(DATA TO PROCESS begins)

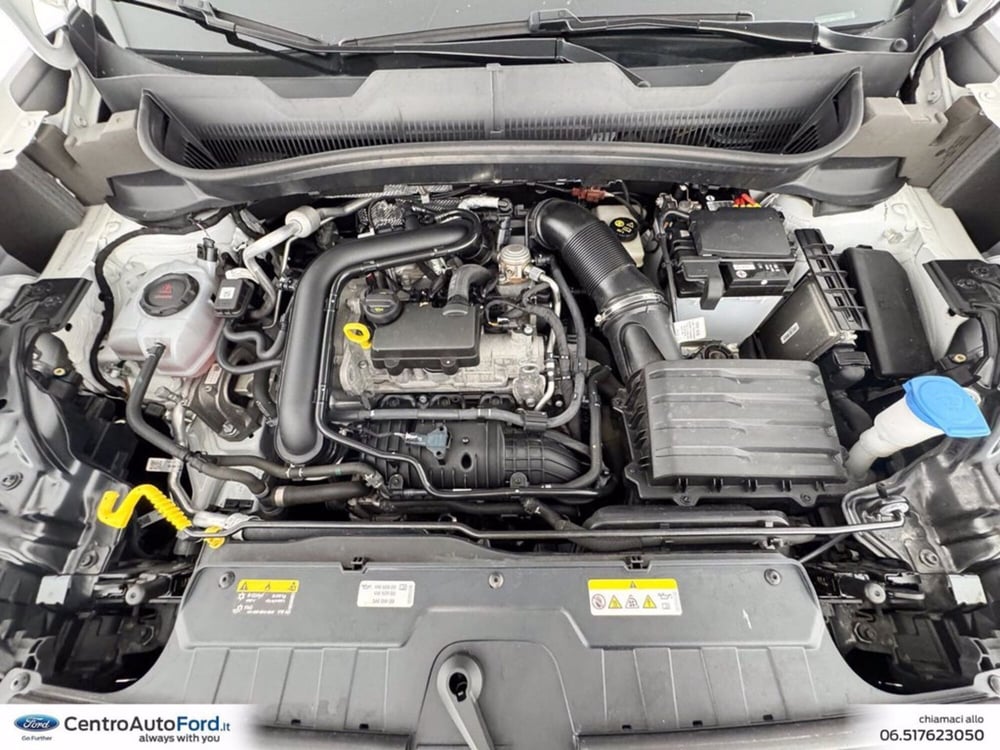 Volkswagen T-Cross usata a Roma (12)
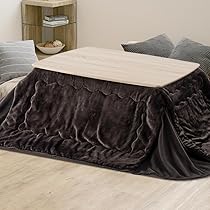 Amazon | [山善] カジュアル こたつ テーブル 幅80cm×奥行60cm 長方形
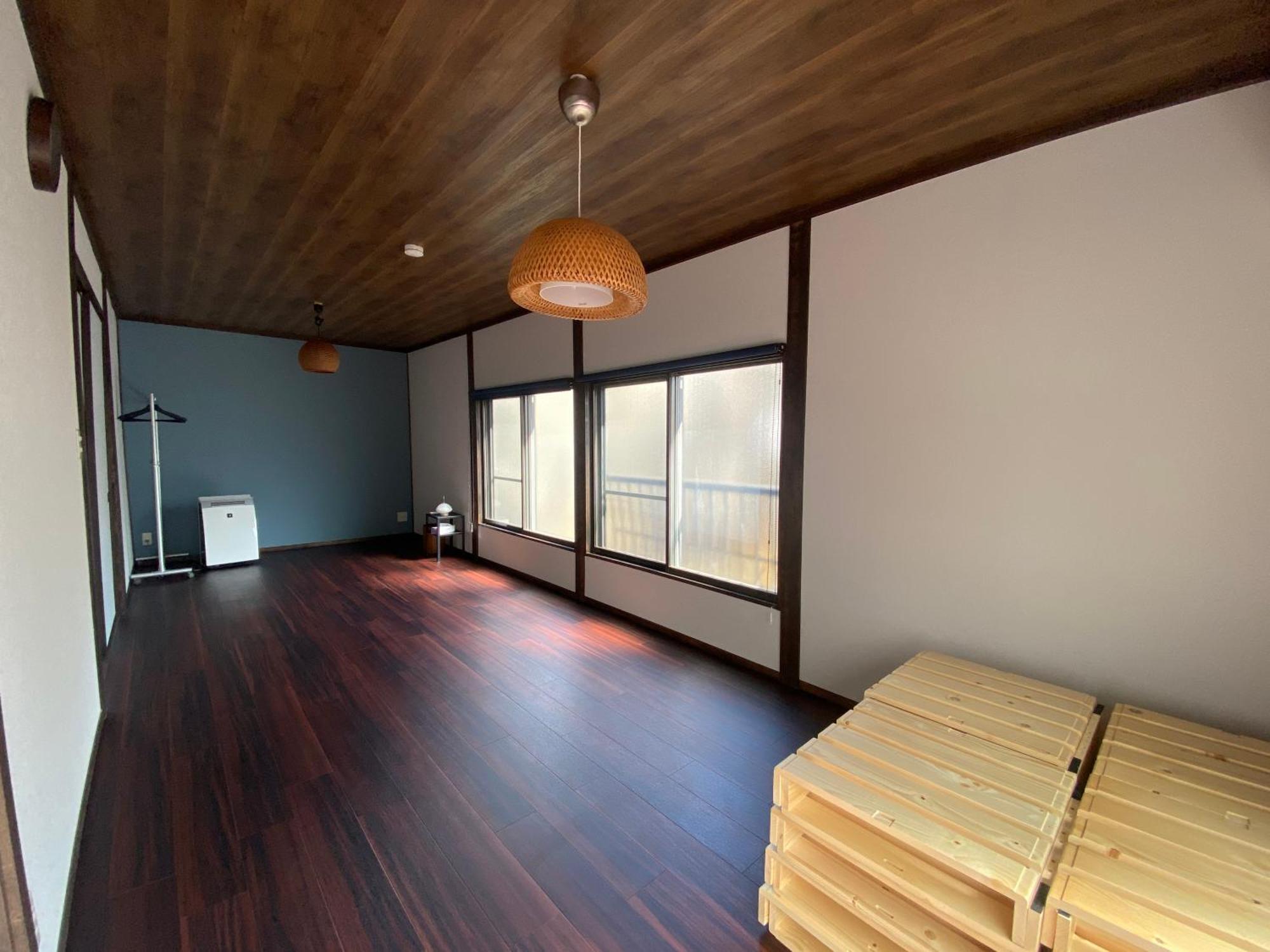 青い家広尾 Hotel Tóquio Exterior foto
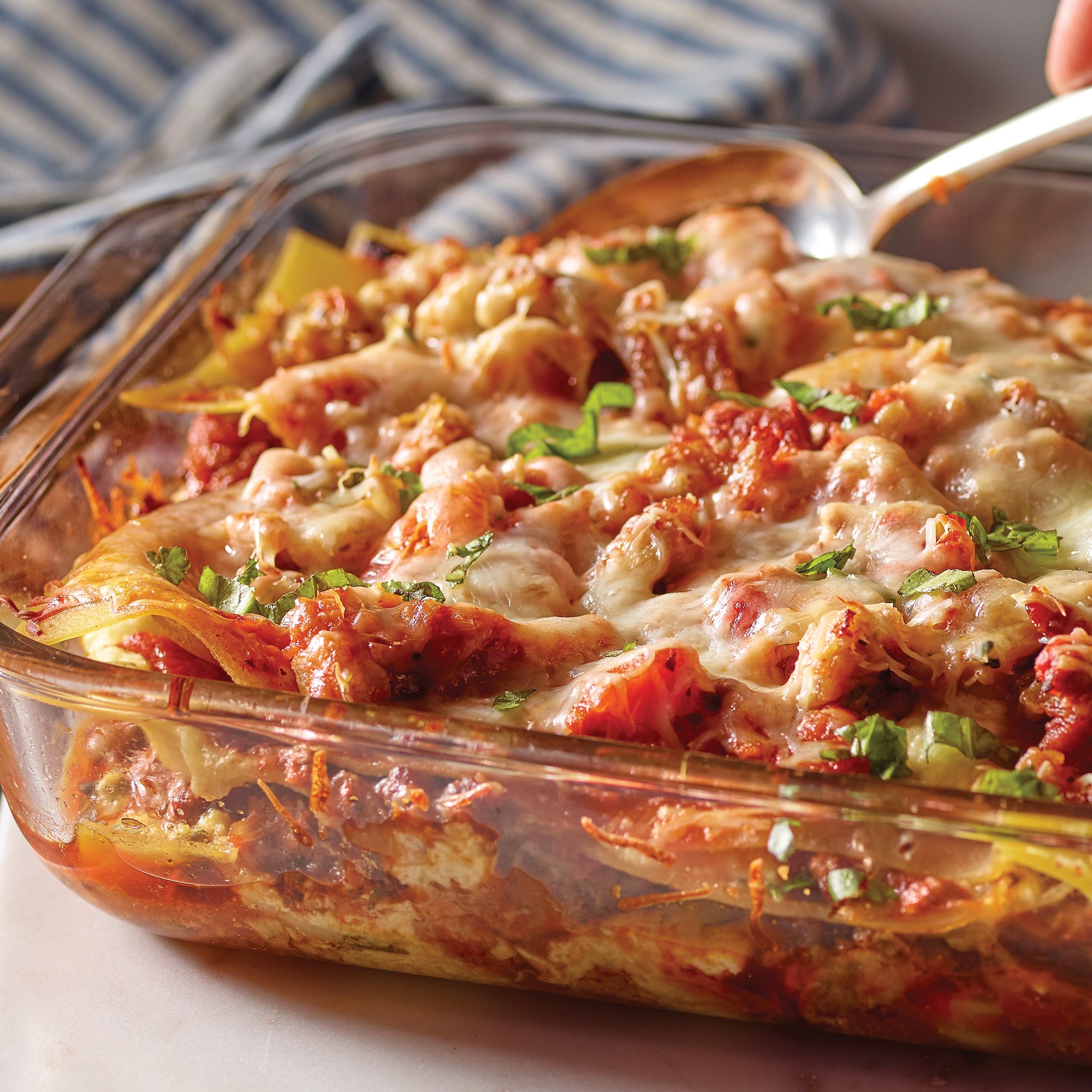 Simple Gluten Free Lasagna Recipe from HEB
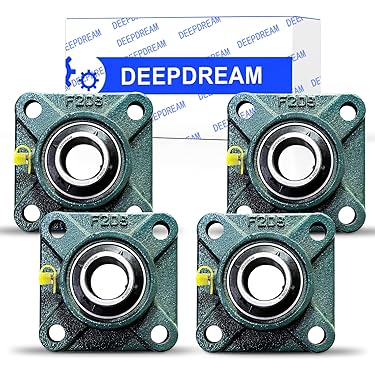 CCTVMTST 10 Pieces 8 mm Bore Diameter Pillow Block Ball Insert Bearings Rail Mounted CCTVMTST 10 Pieces 8 mm Bore Diameter Pillow Block Ball Insert Bearings Rail Mounted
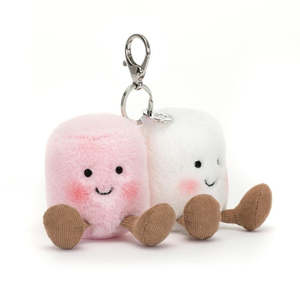Jellycat: Amuseables Pair of Marshmallows Bag Charm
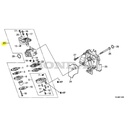 Honda UMR 435N/UMR 435T/UMK 435T Brush Cutter Carburetor Assy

(DATA TO PROCESS ends)

Lay out the text of all the items above as a JSON list of strings, one string per line, with blank lines left out. Leave the pictures out of the answer.

[
  " Volkswagen T-Cross usata a Roma (12)",
  " Amazon | [山善] カジュアル こたつ テーブル 幅80cm×奥行60cm 長方形",
  " 青い家広尾 Hotel Tóquio Exterior foto",
  " Simple Gluten Free Lasagna Recipe from HEB",
  " CCTVMTST 10 Pieces 8 mm Bore Diameter Pillow Block Ball Insert Bearings Rail Mounted CCTVMTST 10 Pieces 8 mm Bore Diameter Pillow Block Ball Insert Bearings Rail Mounted",
  "Jellycat: Amuseables Pair of Marshmallows Bag Charm",
  " Honda UMR 435N/UMR 435T/UMK 435T Brush Cutter Carburetor Assy"
]